Tuesday, July 05, 2005

The Dreaded A Word: Accountability in the Church

A person in our community recently sent an email my way. Preparing a presentation on the topic of accountability within the Church, this person asked if I might have some thoughts on the subject. This is the off-the-cuff response I gave. (It isn't profound. But what ideas might you have? Share them in the comments section):
This question is very important and usually neglected. So, I'm really impressed that you're tackling it as a topic for discussion!

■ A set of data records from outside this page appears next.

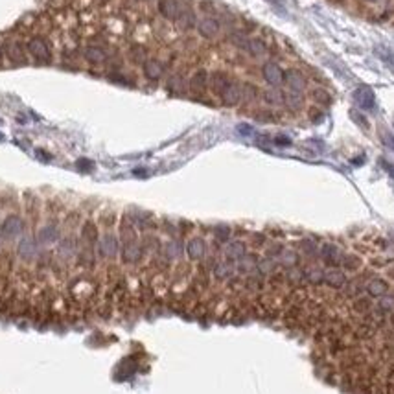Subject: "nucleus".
Listing matches in <instances>:
<instances>
[{
    "label": "nucleus",
    "mask_w": 394,
    "mask_h": 394,
    "mask_svg": "<svg viewBox=\"0 0 394 394\" xmlns=\"http://www.w3.org/2000/svg\"><path fill=\"white\" fill-rule=\"evenodd\" d=\"M387 291H389V284H387V280H383V278H372L370 282L367 284V293L370 295V297H383V295H387Z\"/></svg>",
    "instance_id": "aec40b11"
},
{
    "label": "nucleus",
    "mask_w": 394,
    "mask_h": 394,
    "mask_svg": "<svg viewBox=\"0 0 394 394\" xmlns=\"http://www.w3.org/2000/svg\"><path fill=\"white\" fill-rule=\"evenodd\" d=\"M271 2H273V0H271Z\"/></svg>",
    "instance_id": "49530a36"
},
{
    "label": "nucleus",
    "mask_w": 394,
    "mask_h": 394,
    "mask_svg": "<svg viewBox=\"0 0 394 394\" xmlns=\"http://www.w3.org/2000/svg\"><path fill=\"white\" fill-rule=\"evenodd\" d=\"M324 282L332 288H343L346 284V277L343 271H337V269H332L324 275Z\"/></svg>",
    "instance_id": "a878e982"
},
{
    "label": "nucleus",
    "mask_w": 394,
    "mask_h": 394,
    "mask_svg": "<svg viewBox=\"0 0 394 394\" xmlns=\"http://www.w3.org/2000/svg\"><path fill=\"white\" fill-rule=\"evenodd\" d=\"M302 249L306 250V254H313L315 250H317V247H315L309 240H306V241H302Z\"/></svg>",
    "instance_id": "79ce46f5"
},
{
    "label": "nucleus",
    "mask_w": 394,
    "mask_h": 394,
    "mask_svg": "<svg viewBox=\"0 0 394 394\" xmlns=\"http://www.w3.org/2000/svg\"><path fill=\"white\" fill-rule=\"evenodd\" d=\"M28 52L39 61H48L50 59V48L48 43L43 37H33L28 41Z\"/></svg>",
    "instance_id": "9d476101"
},
{
    "label": "nucleus",
    "mask_w": 394,
    "mask_h": 394,
    "mask_svg": "<svg viewBox=\"0 0 394 394\" xmlns=\"http://www.w3.org/2000/svg\"><path fill=\"white\" fill-rule=\"evenodd\" d=\"M219 30H221L219 21L214 17H203L201 21H197V32L205 39H214L219 33Z\"/></svg>",
    "instance_id": "1a4fd4ad"
},
{
    "label": "nucleus",
    "mask_w": 394,
    "mask_h": 394,
    "mask_svg": "<svg viewBox=\"0 0 394 394\" xmlns=\"http://www.w3.org/2000/svg\"><path fill=\"white\" fill-rule=\"evenodd\" d=\"M10 57L11 59H22V50L19 44H11L10 46Z\"/></svg>",
    "instance_id": "a19ab883"
},
{
    "label": "nucleus",
    "mask_w": 394,
    "mask_h": 394,
    "mask_svg": "<svg viewBox=\"0 0 394 394\" xmlns=\"http://www.w3.org/2000/svg\"><path fill=\"white\" fill-rule=\"evenodd\" d=\"M219 98H221V101H223V105L236 107L241 101V85L238 83V81L230 80V83L225 87V91L219 94Z\"/></svg>",
    "instance_id": "0eeeda50"
},
{
    "label": "nucleus",
    "mask_w": 394,
    "mask_h": 394,
    "mask_svg": "<svg viewBox=\"0 0 394 394\" xmlns=\"http://www.w3.org/2000/svg\"><path fill=\"white\" fill-rule=\"evenodd\" d=\"M98 256L101 258H107V260H112L116 258L118 252H120V241L114 234H103L98 240Z\"/></svg>",
    "instance_id": "f257e3e1"
},
{
    "label": "nucleus",
    "mask_w": 394,
    "mask_h": 394,
    "mask_svg": "<svg viewBox=\"0 0 394 394\" xmlns=\"http://www.w3.org/2000/svg\"><path fill=\"white\" fill-rule=\"evenodd\" d=\"M264 100H266V103H269V105H282L284 100H286V94H284L280 89H267V91L264 92Z\"/></svg>",
    "instance_id": "bb28decb"
},
{
    "label": "nucleus",
    "mask_w": 394,
    "mask_h": 394,
    "mask_svg": "<svg viewBox=\"0 0 394 394\" xmlns=\"http://www.w3.org/2000/svg\"><path fill=\"white\" fill-rule=\"evenodd\" d=\"M354 100L357 101V105L361 109H374L376 105V96H374V91L368 89V87H359L356 92H354Z\"/></svg>",
    "instance_id": "ddd939ff"
},
{
    "label": "nucleus",
    "mask_w": 394,
    "mask_h": 394,
    "mask_svg": "<svg viewBox=\"0 0 394 394\" xmlns=\"http://www.w3.org/2000/svg\"><path fill=\"white\" fill-rule=\"evenodd\" d=\"M142 254H144V249L137 241L122 243V247H120V256H122V260L125 264H137V261H140Z\"/></svg>",
    "instance_id": "9b49d317"
},
{
    "label": "nucleus",
    "mask_w": 394,
    "mask_h": 394,
    "mask_svg": "<svg viewBox=\"0 0 394 394\" xmlns=\"http://www.w3.org/2000/svg\"><path fill=\"white\" fill-rule=\"evenodd\" d=\"M256 96H258V89H256L252 83H245V85H241V100L250 101V100H254Z\"/></svg>",
    "instance_id": "473e14b6"
},
{
    "label": "nucleus",
    "mask_w": 394,
    "mask_h": 394,
    "mask_svg": "<svg viewBox=\"0 0 394 394\" xmlns=\"http://www.w3.org/2000/svg\"><path fill=\"white\" fill-rule=\"evenodd\" d=\"M245 252H247V247L243 241H232L225 249V254H227L229 260H240V258L245 256Z\"/></svg>",
    "instance_id": "b1692460"
},
{
    "label": "nucleus",
    "mask_w": 394,
    "mask_h": 394,
    "mask_svg": "<svg viewBox=\"0 0 394 394\" xmlns=\"http://www.w3.org/2000/svg\"><path fill=\"white\" fill-rule=\"evenodd\" d=\"M177 24L182 28V30H192L193 26H197V17L190 8H184L181 13V17L177 19Z\"/></svg>",
    "instance_id": "393cba45"
},
{
    "label": "nucleus",
    "mask_w": 394,
    "mask_h": 394,
    "mask_svg": "<svg viewBox=\"0 0 394 394\" xmlns=\"http://www.w3.org/2000/svg\"><path fill=\"white\" fill-rule=\"evenodd\" d=\"M254 118L258 120V122H264V123L275 122V114H273L271 111H258V112L254 114Z\"/></svg>",
    "instance_id": "4c0bfd02"
},
{
    "label": "nucleus",
    "mask_w": 394,
    "mask_h": 394,
    "mask_svg": "<svg viewBox=\"0 0 394 394\" xmlns=\"http://www.w3.org/2000/svg\"><path fill=\"white\" fill-rule=\"evenodd\" d=\"M389 275H390V277H394V267H392V269H390V271H389Z\"/></svg>",
    "instance_id": "a18cd8bd"
},
{
    "label": "nucleus",
    "mask_w": 394,
    "mask_h": 394,
    "mask_svg": "<svg viewBox=\"0 0 394 394\" xmlns=\"http://www.w3.org/2000/svg\"><path fill=\"white\" fill-rule=\"evenodd\" d=\"M343 264H345V267L348 271H356L357 267L361 266V260L357 256H346V258H343Z\"/></svg>",
    "instance_id": "c9c22d12"
},
{
    "label": "nucleus",
    "mask_w": 394,
    "mask_h": 394,
    "mask_svg": "<svg viewBox=\"0 0 394 394\" xmlns=\"http://www.w3.org/2000/svg\"><path fill=\"white\" fill-rule=\"evenodd\" d=\"M236 271V266H232V261H219L214 266V277L218 278V280H227L234 275Z\"/></svg>",
    "instance_id": "4be33fe9"
},
{
    "label": "nucleus",
    "mask_w": 394,
    "mask_h": 394,
    "mask_svg": "<svg viewBox=\"0 0 394 394\" xmlns=\"http://www.w3.org/2000/svg\"><path fill=\"white\" fill-rule=\"evenodd\" d=\"M85 57H87V61H89V63L101 64V63H107L109 53H107L103 48H100V46H89V48L85 50Z\"/></svg>",
    "instance_id": "412c9836"
},
{
    "label": "nucleus",
    "mask_w": 394,
    "mask_h": 394,
    "mask_svg": "<svg viewBox=\"0 0 394 394\" xmlns=\"http://www.w3.org/2000/svg\"><path fill=\"white\" fill-rule=\"evenodd\" d=\"M306 278H308L311 284H320L322 280H324V275H322V271H319V269H315V271L308 273L306 275Z\"/></svg>",
    "instance_id": "58836bf2"
},
{
    "label": "nucleus",
    "mask_w": 394,
    "mask_h": 394,
    "mask_svg": "<svg viewBox=\"0 0 394 394\" xmlns=\"http://www.w3.org/2000/svg\"><path fill=\"white\" fill-rule=\"evenodd\" d=\"M284 83L289 87V92H295V94H302L308 87L306 85V78L295 69L284 72Z\"/></svg>",
    "instance_id": "20e7f679"
},
{
    "label": "nucleus",
    "mask_w": 394,
    "mask_h": 394,
    "mask_svg": "<svg viewBox=\"0 0 394 394\" xmlns=\"http://www.w3.org/2000/svg\"><path fill=\"white\" fill-rule=\"evenodd\" d=\"M216 238H218L219 241H227L230 238V234H232V230H230V227H227V225H219V227H216Z\"/></svg>",
    "instance_id": "f704fd0d"
},
{
    "label": "nucleus",
    "mask_w": 394,
    "mask_h": 394,
    "mask_svg": "<svg viewBox=\"0 0 394 394\" xmlns=\"http://www.w3.org/2000/svg\"><path fill=\"white\" fill-rule=\"evenodd\" d=\"M282 264L284 266H295V264H297V254L286 250V252L282 254Z\"/></svg>",
    "instance_id": "ea45409f"
},
{
    "label": "nucleus",
    "mask_w": 394,
    "mask_h": 394,
    "mask_svg": "<svg viewBox=\"0 0 394 394\" xmlns=\"http://www.w3.org/2000/svg\"><path fill=\"white\" fill-rule=\"evenodd\" d=\"M378 308L381 309L383 313H392L394 311V295H383V297H379Z\"/></svg>",
    "instance_id": "7c9ffc66"
},
{
    "label": "nucleus",
    "mask_w": 394,
    "mask_h": 394,
    "mask_svg": "<svg viewBox=\"0 0 394 394\" xmlns=\"http://www.w3.org/2000/svg\"><path fill=\"white\" fill-rule=\"evenodd\" d=\"M17 254L21 256L22 260H35L39 256V241L37 238L33 236H24L21 241H19V247H17Z\"/></svg>",
    "instance_id": "7ed1b4c3"
},
{
    "label": "nucleus",
    "mask_w": 394,
    "mask_h": 394,
    "mask_svg": "<svg viewBox=\"0 0 394 394\" xmlns=\"http://www.w3.org/2000/svg\"><path fill=\"white\" fill-rule=\"evenodd\" d=\"M164 254L168 260H175V258H179V256L182 254V245L179 241H170V243L164 247Z\"/></svg>",
    "instance_id": "c85d7f7f"
},
{
    "label": "nucleus",
    "mask_w": 394,
    "mask_h": 394,
    "mask_svg": "<svg viewBox=\"0 0 394 394\" xmlns=\"http://www.w3.org/2000/svg\"><path fill=\"white\" fill-rule=\"evenodd\" d=\"M309 114H311V118H313V122H319L320 116H322L320 112H319V114H317V111H309Z\"/></svg>",
    "instance_id": "37998d69"
},
{
    "label": "nucleus",
    "mask_w": 394,
    "mask_h": 394,
    "mask_svg": "<svg viewBox=\"0 0 394 394\" xmlns=\"http://www.w3.org/2000/svg\"><path fill=\"white\" fill-rule=\"evenodd\" d=\"M78 250H80V245L76 243L74 238L67 236L63 240H59V243H57V258L63 261H69V260H72V258H76Z\"/></svg>",
    "instance_id": "6e6552de"
},
{
    "label": "nucleus",
    "mask_w": 394,
    "mask_h": 394,
    "mask_svg": "<svg viewBox=\"0 0 394 394\" xmlns=\"http://www.w3.org/2000/svg\"><path fill=\"white\" fill-rule=\"evenodd\" d=\"M311 98H313L317 103H322V105H330L332 103L330 92L326 91V89H320V87H317V89L311 91Z\"/></svg>",
    "instance_id": "c756f323"
},
{
    "label": "nucleus",
    "mask_w": 394,
    "mask_h": 394,
    "mask_svg": "<svg viewBox=\"0 0 394 394\" xmlns=\"http://www.w3.org/2000/svg\"><path fill=\"white\" fill-rule=\"evenodd\" d=\"M372 308V302H370V298H357L356 302H354V309L359 311V313H368Z\"/></svg>",
    "instance_id": "72a5a7b5"
},
{
    "label": "nucleus",
    "mask_w": 394,
    "mask_h": 394,
    "mask_svg": "<svg viewBox=\"0 0 394 394\" xmlns=\"http://www.w3.org/2000/svg\"><path fill=\"white\" fill-rule=\"evenodd\" d=\"M184 6L179 0H159V13L168 21H175L181 17Z\"/></svg>",
    "instance_id": "423d86ee"
},
{
    "label": "nucleus",
    "mask_w": 394,
    "mask_h": 394,
    "mask_svg": "<svg viewBox=\"0 0 394 394\" xmlns=\"http://www.w3.org/2000/svg\"><path fill=\"white\" fill-rule=\"evenodd\" d=\"M142 69H144V76L149 81H159L164 76V64L160 63L159 59H146Z\"/></svg>",
    "instance_id": "4468645a"
},
{
    "label": "nucleus",
    "mask_w": 394,
    "mask_h": 394,
    "mask_svg": "<svg viewBox=\"0 0 394 394\" xmlns=\"http://www.w3.org/2000/svg\"><path fill=\"white\" fill-rule=\"evenodd\" d=\"M208 89V72L207 70H197L190 80V91L195 94H203Z\"/></svg>",
    "instance_id": "6ab92c4d"
},
{
    "label": "nucleus",
    "mask_w": 394,
    "mask_h": 394,
    "mask_svg": "<svg viewBox=\"0 0 394 394\" xmlns=\"http://www.w3.org/2000/svg\"><path fill=\"white\" fill-rule=\"evenodd\" d=\"M247 52L252 55V57H264L267 53V44L258 37H252L247 41Z\"/></svg>",
    "instance_id": "5701e85b"
},
{
    "label": "nucleus",
    "mask_w": 394,
    "mask_h": 394,
    "mask_svg": "<svg viewBox=\"0 0 394 394\" xmlns=\"http://www.w3.org/2000/svg\"><path fill=\"white\" fill-rule=\"evenodd\" d=\"M261 76H264V80L273 87H278L284 83V70L280 69L277 63H273V61L264 63V67H261Z\"/></svg>",
    "instance_id": "39448f33"
},
{
    "label": "nucleus",
    "mask_w": 394,
    "mask_h": 394,
    "mask_svg": "<svg viewBox=\"0 0 394 394\" xmlns=\"http://www.w3.org/2000/svg\"><path fill=\"white\" fill-rule=\"evenodd\" d=\"M129 55H131V61H133V63H139V64H144L146 59H148L146 48H144V46H140V44H135V46H131V50H129Z\"/></svg>",
    "instance_id": "cd10ccee"
},
{
    "label": "nucleus",
    "mask_w": 394,
    "mask_h": 394,
    "mask_svg": "<svg viewBox=\"0 0 394 394\" xmlns=\"http://www.w3.org/2000/svg\"><path fill=\"white\" fill-rule=\"evenodd\" d=\"M284 103L289 107V109H293V111H298L300 107H302V94H295V92H289Z\"/></svg>",
    "instance_id": "2f4dec72"
},
{
    "label": "nucleus",
    "mask_w": 394,
    "mask_h": 394,
    "mask_svg": "<svg viewBox=\"0 0 394 394\" xmlns=\"http://www.w3.org/2000/svg\"><path fill=\"white\" fill-rule=\"evenodd\" d=\"M22 232H24V221H22L19 216H8V218L2 221L0 234L4 236V238H8V240L19 238Z\"/></svg>",
    "instance_id": "f03ea898"
},
{
    "label": "nucleus",
    "mask_w": 394,
    "mask_h": 394,
    "mask_svg": "<svg viewBox=\"0 0 394 394\" xmlns=\"http://www.w3.org/2000/svg\"><path fill=\"white\" fill-rule=\"evenodd\" d=\"M330 2H337V4H341V2H345V0H330Z\"/></svg>",
    "instance_id": "c03bdc74"
},
{
    "label": "nucleus",
    "mask_w": 394,
    "mask_h": 394,
    "mask_svg": "<svg viewBox=\"0 0 394 394\" xmlns=\"http://www.w3.org/2000/svg\"><path fill=\"white\" fill-rule=\"evenodd\" d=\"M168 89L173 92H179L181 89H184V85H182V80L179 78V76H171L170 80H168Z\"/></svg>",
    "instance_id": "e433bc0d"
},
{
    "label": "nucleus",
    "mask_w": 394,
    "mask_h": 394,
    "mask_svg": "<svg viewBox=\"0 0 394 394\" xmlns=\"http://www.w3.org/2000/svg\"><path fill=\"white\" fill-rule=\"evenodd\" d=\"M320 256H322V260L326 261V264H330V266H339L343 261V252L341 249L337 245H332V243H326V245H322V250H320Z\"/></svg>",
    "instance_id": "dca6fc26"
},
{
    "label": "nucleus",
    "mask_w": 394,
    "mask_h": 394,
    "mask_svg": "<svg viewBox=\"0 0 394 394\" xmlns=\"http://www.w3.org/2000/svg\"><path fill=\"white\" fill-rule=\"evenodd\" d=\"M81 240L87 245H96L98 240H100V230H98V225L94 221H85L83 227H81Z\"/></svg>",
    "instance_id": "f3484780"
},
{
    "label": "nucleus",
    "mask_w": 394,
    "mask_h": 394,
    "mask_svg": "<svg viewBox=\"0 0 394 394\" xmlns=\"http://www.w3.org/2000/svg\"><path fill=\"white\" fill-rule=\"evenodd\" d=\"M229 83H230V78L225 72H212V74L208 76V87L218 96L225 91V87L229 85Z\"/></svg>",
    "instance_id": "2eb2a0df"
},
{
    "label": "nucleus",
    "mask_w": 394,
    "mask_h": 394,
    "mask_svg": "<svg viewBox=\"0 0 394 394\" xmlns=\"http://www.w3.org/2000/svg\"><path fill=\"white\" fill-rule=\"evenodd\" d=\"M186 254L192 258V260H203L205 254H207V241L203 238H193V240L188 241L186 245Z\"/></svg>",
    "instance_id": "a211bd4d"
},
{
    "label": "nucleus",
    "mask_w": 394,
    "mask_h": 394,
    "mask_svg": "<svg viewBox=\"0 0 394 394\" xmlns=\"http://www.w3.org/2000/svg\"><path fill=\"white\" fill-rule=\"evenodd\" d=\"M61 230L55 223H46L44 227H41V230L37 232V241L39 245H52L55 241H59Z\"/></svg>",
    "instance_id": "f8f14e48"
}]
</instances>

In complete honesty, I get uncomfortable with most discussions I hear these days about accountability on the part of believers to one another. Some Christians appear to advocate and at times, practice a smug self-righteous that doesn't seem at all like Biblical accountability, which is meant to be mutual. The human penchant for smugness has made many churches forget about this subject altogether.

Yet, the New Testament makes it clear that we in the Church are accountable to one another. When we're unrepentant for sin toward others in the fellowship, Jesus gives a process by which correction and reconciliation can happen, for example. (Matthew 18:15-20) The whole reason Paul wrote First Corinthians is the spiritual arrogance that displayed by some believers in the Corinthian church, an arrogance that caused them to simply ignore, not only God's will about personal behaviors, but God's desire for believers to live in relationships of love with others. That's what First Corinthians 13 is really about.

This notion of mutual accountability is really rooted in the new and different relationship we have with God through Christ. Peter says that all believers are priests. (First Peter 2:9-10) And Jesus says that whatever we bind on earth will be bound in heaven, etc. In addition, Jesus condemns the notion of a spiritual hierarchy or of spiritual elites, in Matthew 24, most notably. The New Testament generally conveys the notion that all believers receive the Holy Spirit (Acts 8) and that God gives us the community of the Church so that together we can discern and do the will of God.

The big council at Antioch in the early Church was designed for the purpose of getting together, hashing out the question of how "Jewish" Gentile believers in Jesus needed to become, and then prayerfully deriving a solution from the process. Accountability inheres in this procedure. Unless the Church thought that believers were mutually accountable, they would have simply taken a "to each his/her own" attitude. But they didn't do that. What we say about Christ, how we proclaim Him, and what we do in practicing our faith are just three of many issues for which we Christians are accountable to other Christians. Christians are meant to live in a relationship of dependence on God and interdependence with other followers of Jesus.

To avoid the coercion of Pharisaism though, Paul reminds us to speak the truth to each other "in love." If that advice were more universally practiced, accountability within the body of Christ would not be fearsome at all. We could trust each other. We would know that the fellow believer who confronts us isn't out to destroy us, but build us (and the body of Christ) up and is willing also to admit that they could be wrong in their criticisms and judgments.

A pastor once shared his personal philosophy with me. "Mark," he said, "if I err, I try to err on the side of grace."

That makes sense to me. In our Small Catechism, Martin Luther starts out by explaining the meaning of the Ten Commandments. He has this penchant for putting positive spins on all the "thou shalt nots," demonstrating God's underlying positive intent for us in each commandment. When it comes to the command, "You shall not bear false witness against your neighbor," Luther says:

"We are to fear and love God so that we do not betray, slander, or lie about our neighbor, but defend him, speak well of him, and explain his actions in the kindest way."

In other words, God wants us to do more than avoid lying about others' actions and character; God wants us to be our neighbors' advocates, just as Christ has been our Advocate.

If this is to be true of how we behave toward our unbelieving neighbor, it must surely be true of those who confess Jesus with us.

We are accountable to one another as believers, I think. And the very first element of that accountability, it seems to me, must be a willingness to forgive, to love, and to share grace just as we've been forgiven, loved, and graced by Christ.

I hope that this rather rambling bit of on-the-fly writing makes sense...and that it helps.